Pourtant, le meilleur prof de latin que j'ai connu ne nous parlait que de Godard et de John Ford, le meilleur prof de lettres : que des romans érotiques mis à l'index, le meilleur prof de maths : que des échecs, et tout à l'avenant. Aucun d'eux ne suivait le programme, ni de près ni de loin, et c'était merveilleux parce qu'ils nous parlaient normalement, avec chaleur, de choses compliquées et intéressantes, qu'ils aimaient visiblement.
La plupart des profs, voilà, sans parler de la peur de soi-même, ils ont peur des élèves – tout simplement parce que la plupart des gens, ils ont peur d'autrui en général. Et devant les jeunes, bien sûr, c'est pire, c'est vraiment spécial. La jeunesse, ça juge vite et bien. Ça perçoit l'inauthenticité ou l'aigreur dès le premier cours.
Les jeunes, ils savent qu'ils ont droit au meilleur de nous-mêmes et que l'avenir de la vie leur appartient. Alors ce qu'on leur doit, c'est d'essayer vraiment. Oh, on ne réussit pas toujours. Des fois, t'es en classe, t'as tout bien préparé tu crois, et puis crac, c'est pas bon, ça lève pas.

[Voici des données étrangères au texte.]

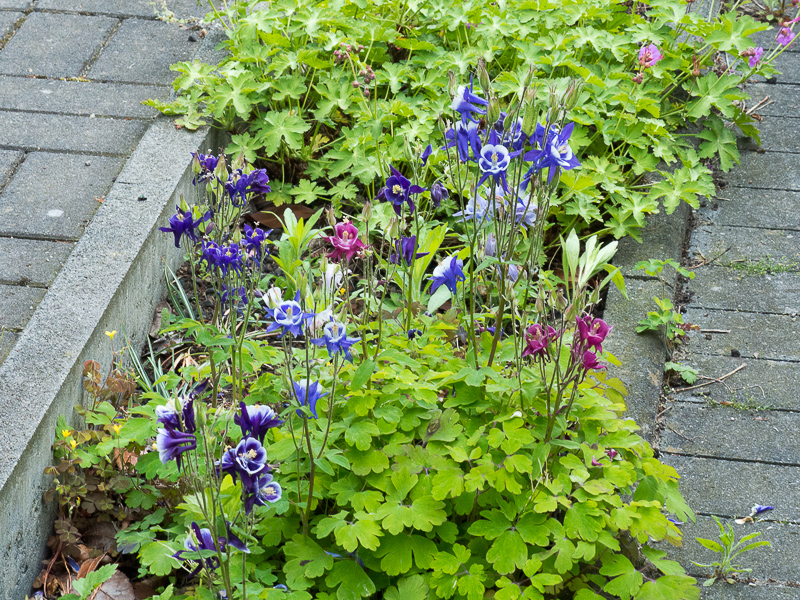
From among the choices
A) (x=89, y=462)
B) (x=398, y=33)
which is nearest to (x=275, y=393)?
(x=89, y=462)

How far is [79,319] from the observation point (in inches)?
85.7

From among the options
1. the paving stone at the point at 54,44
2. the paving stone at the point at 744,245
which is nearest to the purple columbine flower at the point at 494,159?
the paving stone at the point at 744,245

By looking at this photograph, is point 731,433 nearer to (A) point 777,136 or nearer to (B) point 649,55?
(B) point 649,55

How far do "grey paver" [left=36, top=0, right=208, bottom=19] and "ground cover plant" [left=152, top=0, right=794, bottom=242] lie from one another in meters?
0.70

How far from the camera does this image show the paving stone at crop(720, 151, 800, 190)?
3258 millimetres

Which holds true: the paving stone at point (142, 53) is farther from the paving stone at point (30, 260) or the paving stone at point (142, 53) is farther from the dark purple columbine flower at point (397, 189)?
the dark purple columbine flower at point (397, 189)

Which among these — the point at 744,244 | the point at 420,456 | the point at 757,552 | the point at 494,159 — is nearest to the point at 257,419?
the point at 420,456

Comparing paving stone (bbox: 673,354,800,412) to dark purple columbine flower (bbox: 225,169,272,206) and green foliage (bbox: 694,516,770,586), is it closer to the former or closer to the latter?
green foliage (bbox: 694,516,770,586)

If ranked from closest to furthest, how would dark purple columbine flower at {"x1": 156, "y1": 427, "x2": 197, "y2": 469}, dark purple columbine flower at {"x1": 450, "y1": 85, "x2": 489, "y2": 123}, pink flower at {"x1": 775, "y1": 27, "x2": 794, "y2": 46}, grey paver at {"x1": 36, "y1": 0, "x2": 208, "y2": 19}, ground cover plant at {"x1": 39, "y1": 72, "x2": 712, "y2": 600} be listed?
dark purple columbine flower at {"x1": 156, "y1": 427, "x2": 197, "y2": 469}, ground cover plant at {"x1": 39, "y1": 72, "x2": 712, "y2": 600}, dark purple columbine flower at {"x1": 450, "y1": 85, "x2": 489, "y2": 123}, pink flower at {"x1": 775, "y1": 27, "x2": 794, "y2": 46}, grey paver at {"x1": 36, "y1": 0, "x2": 208, "y2": 19}

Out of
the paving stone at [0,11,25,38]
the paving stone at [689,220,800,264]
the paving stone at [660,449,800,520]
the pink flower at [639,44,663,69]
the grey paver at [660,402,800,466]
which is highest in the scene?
the pink flower at [639,44,663,69]

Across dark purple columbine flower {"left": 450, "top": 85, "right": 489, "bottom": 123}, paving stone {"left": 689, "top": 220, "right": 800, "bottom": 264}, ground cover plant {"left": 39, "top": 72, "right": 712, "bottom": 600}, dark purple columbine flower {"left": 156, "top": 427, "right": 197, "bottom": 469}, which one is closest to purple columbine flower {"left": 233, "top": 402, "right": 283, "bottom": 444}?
ground cover plant {"left": 39, "top": 72, "right": 712, "bottom": 600}

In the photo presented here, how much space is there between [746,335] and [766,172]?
104 centimetres

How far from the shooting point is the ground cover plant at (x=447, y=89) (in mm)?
2906

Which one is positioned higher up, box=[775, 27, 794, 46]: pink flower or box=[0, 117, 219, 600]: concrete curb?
box=[775, 27, 794, 46]: pink flower
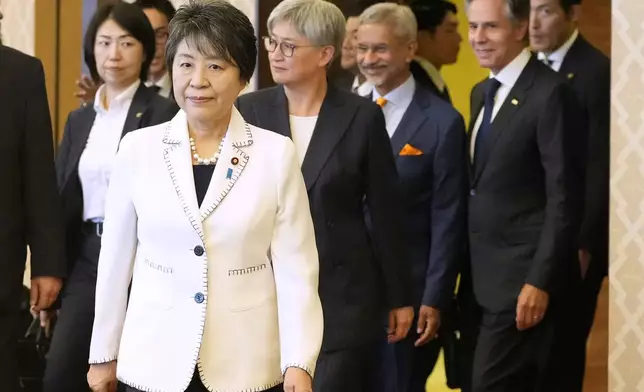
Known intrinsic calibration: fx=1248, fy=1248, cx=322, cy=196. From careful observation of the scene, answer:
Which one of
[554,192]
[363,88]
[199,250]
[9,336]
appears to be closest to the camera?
[199,250]

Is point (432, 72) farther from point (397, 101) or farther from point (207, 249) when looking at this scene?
point (207, 249)

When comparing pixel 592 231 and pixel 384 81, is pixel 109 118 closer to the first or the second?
pixel 384 81

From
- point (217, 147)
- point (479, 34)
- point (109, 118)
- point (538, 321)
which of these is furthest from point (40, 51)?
point (217, 147)

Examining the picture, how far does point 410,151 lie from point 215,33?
1.86m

Donc je dis pas que les profs méritent le maximum de liberté en vertu de leur talent inné. Je sais qu'il y en a plein qui sont pas des génies. Malgré tout, ma conviction de base, c'est encore qu'il vaut mieux un mauvais prof libre qu'un bon prof ligoté.
— Étant entendu, cela va sans dire, qu'il est toujours préférable d'être riche et bien portant que pauvre et malade... (Ils sourirent.)

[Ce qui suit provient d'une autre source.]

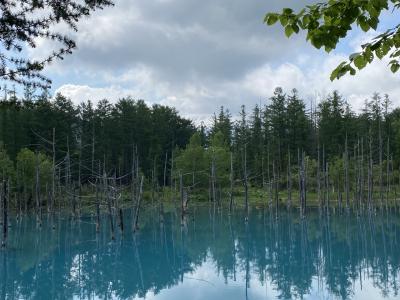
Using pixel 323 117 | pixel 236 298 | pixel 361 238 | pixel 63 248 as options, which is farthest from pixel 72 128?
pixel 236 298

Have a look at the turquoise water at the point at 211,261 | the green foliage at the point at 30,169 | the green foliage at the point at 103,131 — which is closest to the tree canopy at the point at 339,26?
the turquoise water at the point at 211,261

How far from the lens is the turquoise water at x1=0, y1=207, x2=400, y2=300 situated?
13.4 meters

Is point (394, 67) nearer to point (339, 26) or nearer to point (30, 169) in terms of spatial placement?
point (339, 26)

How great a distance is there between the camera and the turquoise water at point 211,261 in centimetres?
1344

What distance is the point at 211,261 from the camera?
18.5m

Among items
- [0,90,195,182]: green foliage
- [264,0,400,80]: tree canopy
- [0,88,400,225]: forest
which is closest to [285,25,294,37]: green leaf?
[264,0,400,80]: tree canopy

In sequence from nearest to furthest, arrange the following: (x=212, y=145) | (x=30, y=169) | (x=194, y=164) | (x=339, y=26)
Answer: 1. (x=339, y=26)
2. (x=30, y=169)
3. (x=194, y=164)
4. (x=212, y=145)

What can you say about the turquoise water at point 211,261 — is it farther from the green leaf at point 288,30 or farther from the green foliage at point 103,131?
the green foliage at point 103,131

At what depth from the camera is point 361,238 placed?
22.4 m

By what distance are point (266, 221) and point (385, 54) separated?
28.4 m

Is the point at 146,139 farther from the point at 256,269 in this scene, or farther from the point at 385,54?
the point at 385,54

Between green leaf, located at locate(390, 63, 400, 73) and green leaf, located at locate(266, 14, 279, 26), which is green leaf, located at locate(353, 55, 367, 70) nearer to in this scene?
green leaf, located at locate(390, 63, 400, 73)

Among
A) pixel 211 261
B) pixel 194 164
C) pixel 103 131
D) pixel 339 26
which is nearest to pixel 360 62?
pixel 339 26

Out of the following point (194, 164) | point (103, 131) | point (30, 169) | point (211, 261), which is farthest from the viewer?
point (103, 131)
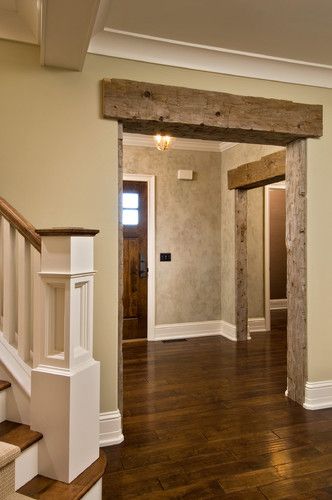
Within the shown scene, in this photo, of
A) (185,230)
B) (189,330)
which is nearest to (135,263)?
(185,230)

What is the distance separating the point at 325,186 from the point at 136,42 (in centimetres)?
186

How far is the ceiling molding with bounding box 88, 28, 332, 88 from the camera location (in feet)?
7.85

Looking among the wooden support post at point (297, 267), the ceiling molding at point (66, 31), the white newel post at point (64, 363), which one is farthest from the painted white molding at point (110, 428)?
the ceiling molding at point (66, 31)

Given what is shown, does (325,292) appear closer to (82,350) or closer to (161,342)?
(82,350)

Sur la bibliothèque de leur bureau, les volumes jaunis et fatigués du Rapport Parent semblaient attendre que quelque chose se passe enfin – qu'on les jette à la poubelle, peut-être.
[1] Laurent-Michel Vacher, Dialogues en ruine, Éditions Liber © 1996.
Les dialogues reconstitués ici sont le condensé de tous ceux, innombrables et pourtant trop vite interrompus, que le philosophe Laurent-Michel Vacher a eus pendant une vingtaine d'années avec son ami Jean Papineau, mort prématurément à quarante-cinq ans. Par-delà l'amitié dont ils témoignent, ils permettent de prendre contact avec une pensée, certes non systématique, mais originale et dense qui n'avait jamais cédé au besoin de se faire connaître par écrit — Jean Papineau n'a pour ainsi dire pas publié. Tous ceux qui l'ont connu retrouveront dans ces textes son cynisme, son tranchant, son goût du paradoxe, son sens critique, son pessimisme, son humour. Les autres y découvriront un esprit hors du commun.
En page couverture, photo de Jean Papineau par Lynn James.
[2] L'AUTRE, c'est l'auteur Laurent-Michel Vacher qui nous rapporte une conversation avec son grand ami, LUI, Jean Papineau. Ce dernier enseignait la philosophie au cégep, tout comme Laurent-Michel Vacher qui, quelques années auparavant, avait été son professeur de philosophie. Jean Papineau est mort le 16 décembre 1995 à l'âge de 45 ans d'un cancer à l'œsophage.
[3] Voir le texte Mensonge fondateur.
[4] Voir le texte Course Japon-Québec.